Championne du WiFi il y a encore quelques mois, Hérouville-Saint-Clair, près de Caen, est partie en guerre contre les ondes électro-magnétiques. Au nom du principe de précaution, son maire, Rodolphe Thomas, s'est placé à l'avant-garde des élus locaux contre les opérateurs de téléphonie. Comme l'avait fait il y a un peu plus d'un an Courbevoie à la demande de "certains parents", l'édile MoDem a débranché le WiFi des écoles. Enfin presque. Car pour l'instant, une seule école sur les douze de la ville s'est vu retirer l'Internet sans fil. Pour les autres, le principe de précaution attendra encore un peu, le temps de trouver des solutions de remplacement efficaces, d'ici quelques semaines.
50 000 antennes-relais

A la faveur de ce coup d'éclat, cette commune de 24 000 habitants, qui a adhéré à l'association Robin des toits et au Criirem (Centre de recherche et d'information indépendantes sur les rayonnements électromagnétiques), pourrait devenir l'une des villes pilotes où serait testée une émission des antennes-relais à 0,6 volt/mètre alors que la réglementation, en France, permet aux opérateurs d'émettre jusqu'à 61 v/m.

Cette idée de villes-tests a été défendue, mercredi 6 mai, lors de la deuxième table ronde du Grenelle des ondes consacrée aux antennes- relais, par Robin des toits qui veut "prouver que c'est possible, contrairement à ce qu'en disent les opérateurs". A cette fin, l'association a obtenu l'accord de communes qui forment une sorte de panel urbain et rural : Hérouville, donc, et Courbevoie (Hauts-de-Seine), Niergnies, (Nord) où Orange veut installer une antenne contre la volonté de la majorité des 515 habitants de ce village - mais avec l'accord du propriétaire du terrain -, ainsi que trois villages des Cévennes (Le Vigan, Aumessas et Campestre), le panel couvre des territoires ruraux et urbains.

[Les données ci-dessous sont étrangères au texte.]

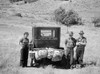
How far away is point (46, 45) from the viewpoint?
908cm

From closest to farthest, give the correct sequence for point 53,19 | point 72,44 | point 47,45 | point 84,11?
point 72,44 → point 47,45 → point 53,19 → point 84,11

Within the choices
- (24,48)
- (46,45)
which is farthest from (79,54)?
(24,48)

Accessoirement, cette expérimentation éviterait à Hérouville-Saint-Clair de régler la facture du diagnostic qu'elle entend faire dresser "par un organisme indépendant" afin de connaître les taux d'émission des antennes. Le devis - entre 4 000 et 5 000 euros - est élevé. Pour l'heure, la municipalité s'emploie à gérer avec doigté le retrait d'un réseau WiFi qu'elle a installé il y a cinq ans et à grands frais (15 000 euros).

Occupés à faire enfiler leurs manteaux à leurs petits, les parents d'élèves de l'école maternelle Lebisey d'Hérouville-Saint-Clair se félicitent de la décision. Dans ce petit quartier pavillonnaire, la plupart des parents des 69 élèves ont découvert l'existence de l'antenne WiFi - placée au-dessus du dortoir - en même temps que sa suppression. Il est vrai que la ville n'a pas choisi cette école par hasard : il s'agit d'une maternelle où seule la directrice utilise l'accès à Internet à des fins administratives.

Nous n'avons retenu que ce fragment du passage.